*Page text*.
*** Block opens ***

Walmart is big in the senior, baby boomer business, Sarich said, but brokers need to pay attention to millennials — “the future of insurance,” he said. The generation “likes to take care of themselves” and is “very competitive on price,” he added. Tech savvy, mobile and socially connected, “their mindset will transform the industry.”

It’s a mindset that wants to buy online and is always asking, “Why?” without accepting, “Because that’s how it’s always been done,” as an answer, said Sarich.

Millennials are generally technology experts, which is an area of weakness for most advisers, Sarich said. “Most advisers have crummy technology,” he added. “They’re not technology people.”

In fact, if advisers perform a strengths-weaknesses-opportunities-threats analysis they’ll likely find a lot of opportunity in improving their technology. This could be something as simple as becoming more familiar with Facebook and other social media, Sarich said. Brokers should take advantage of their strength as high-touch sales people and use that online. “If you’re not on [Facebook], you need to get on it,” he said, adding that the challenge is making money there.

Advisers can monetize social media, Sarich said, by finding out if their clients have a business page and ‘liking’ it, and even by ‘friending’ clients. That way, they can stay abreast of big news like new offices opening up or the birth of a child. “But you’ve got to be religious about it,” he said.

Many advisers may not realize it, but simple actions like this, as well as basic business processes at their company, can stand out as significant differentiators from the competition. “The littlest processes that you do can define your business,” Sarich said.

For example, having a person answer the phone every time someone calls your business rather than an automated system. “You may think, ‘So what?’ but it makes a big difference,” he said.

*** Block closes ***

*Data extract*.

*** Block opens ***

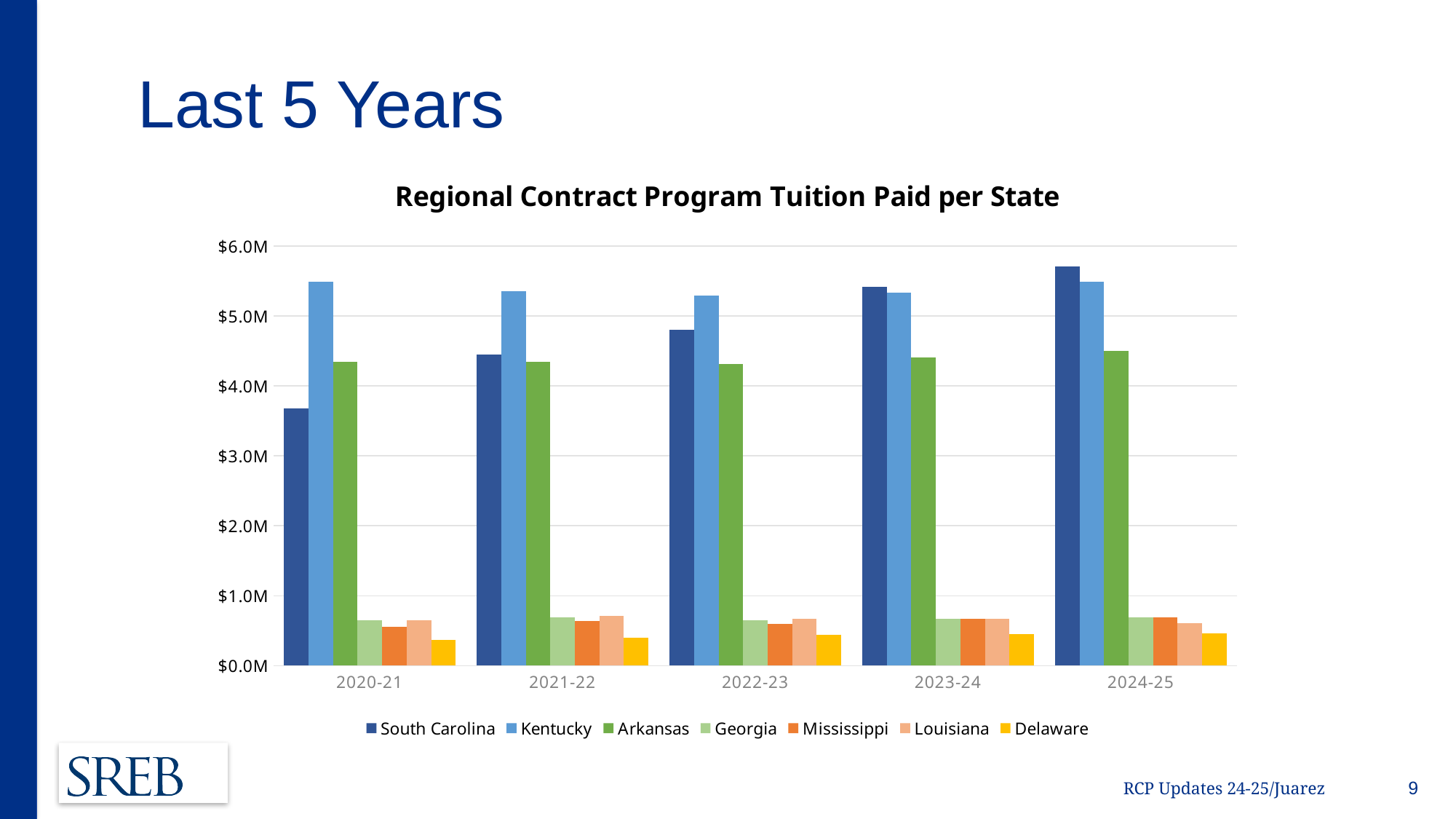
Is the value for Arkansas in 2024-25 greater or less than $4.0M? greater Is the value for Kentucky in 2020-21 greater or less than $5.0M? greater In 2024-25, which paid more tuition, South Carolina or Kentucky? South Carolina Which state has the lowest tuition paid in 2020-21? Delaware What is the title of the chart? Regional Contract Program Tuition Paid per State Which state has the highest tuition paid in 2022-23? Kentucky How many states does the legend list? 7 Is the value for South Carolina in 2020-21 greater or less than $4.0M? less In 2020-21, which paid more tuition, Kentucky or South Carolina? Kentucky How many academic years are shown on the x axis? 5 What kind of chart is shown on the slide? Bar chart Does the tuition paid by South Carolina rise or fall from 2020-21 to 2024-25? Rise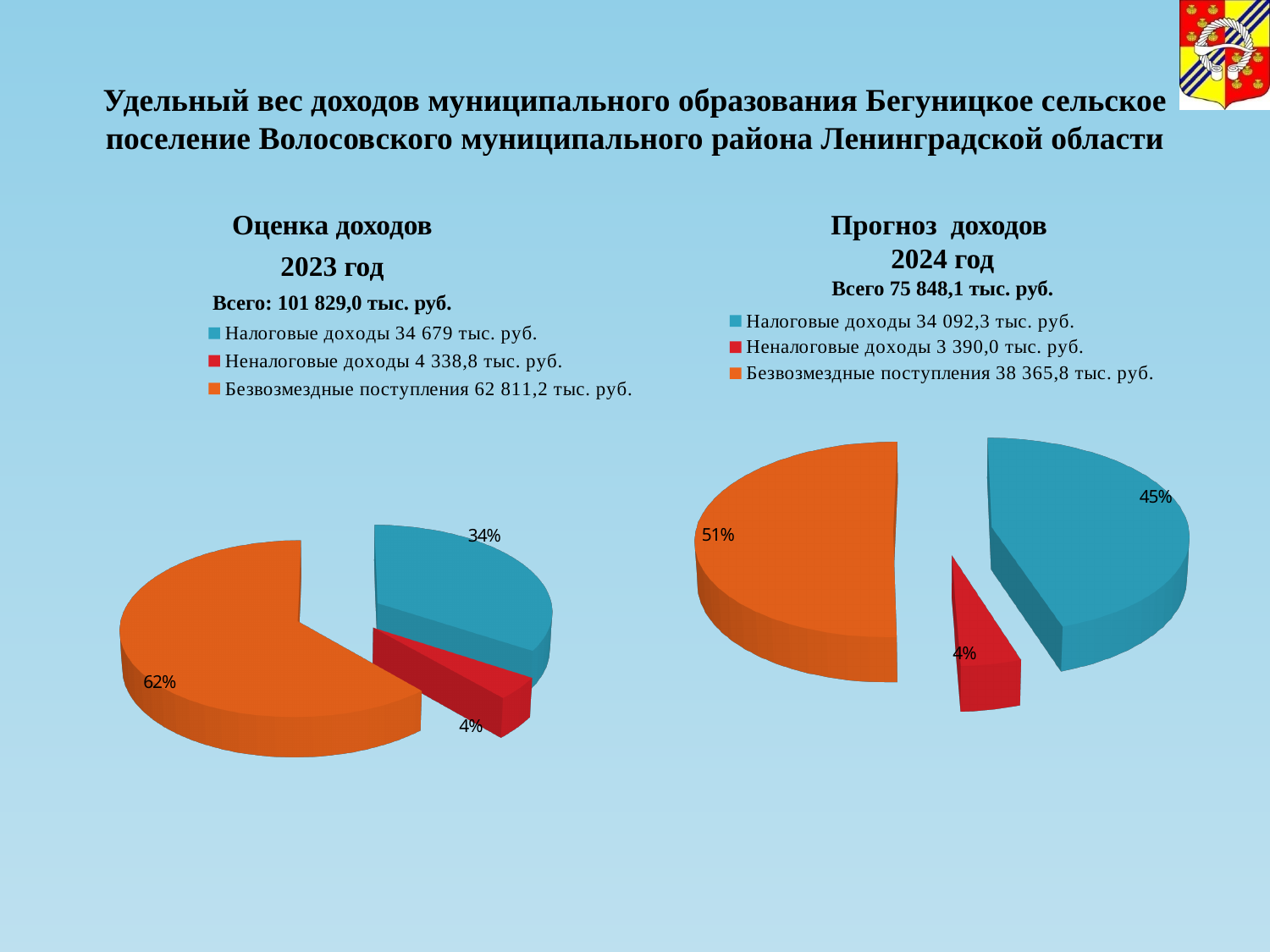
In the right chart (Прогноз доходов 2024 год), what share of the pie is Безвозмездные поступления? 51% In the left chart (Оценка доходов 2023 год), what colour is the Неналоговые доходы slice? red In the right chart (Прогноз доходов 2024 год), what is the difference in percentage points between Безвозмездные поступления and Налоговые доходы? 6 percentage points In the left chart (Оценка доходов 2023 год), which category has the smallest slice? Неналоговые доходы In the left chart (Оценка доходов 2023 год), what share of the pie is Налоговые доходы? 34% What kind of chart is used for the 2023 income estimate (left chart)? pie chart In the right chart (Прогноз доходов 2024 год), what share of the pie is Налоговые доходы? 45% In the left chart (Оценка доходов 2023 год), what is the difference in percentage points between Безвозмездные поступления and Налоговые доходы? 28 percentage points In the right chart (Прогноз доходов 2024 год), which category has the largest slice? Безвозмездные поступления How many slices does the right chart (Прогноз доходов 2024 год) have? 3 How many entries does the legend of the left chart (Оценка доходов 2023 год) list? 3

*** Block closes ***

*Activity*.
In the article on insurance advisers and millennials, what example does Sarich give of a small business process that can set a company apart?

*Solution for this task*.
Having a person answer the phone every time someone calls, rather than an automated system.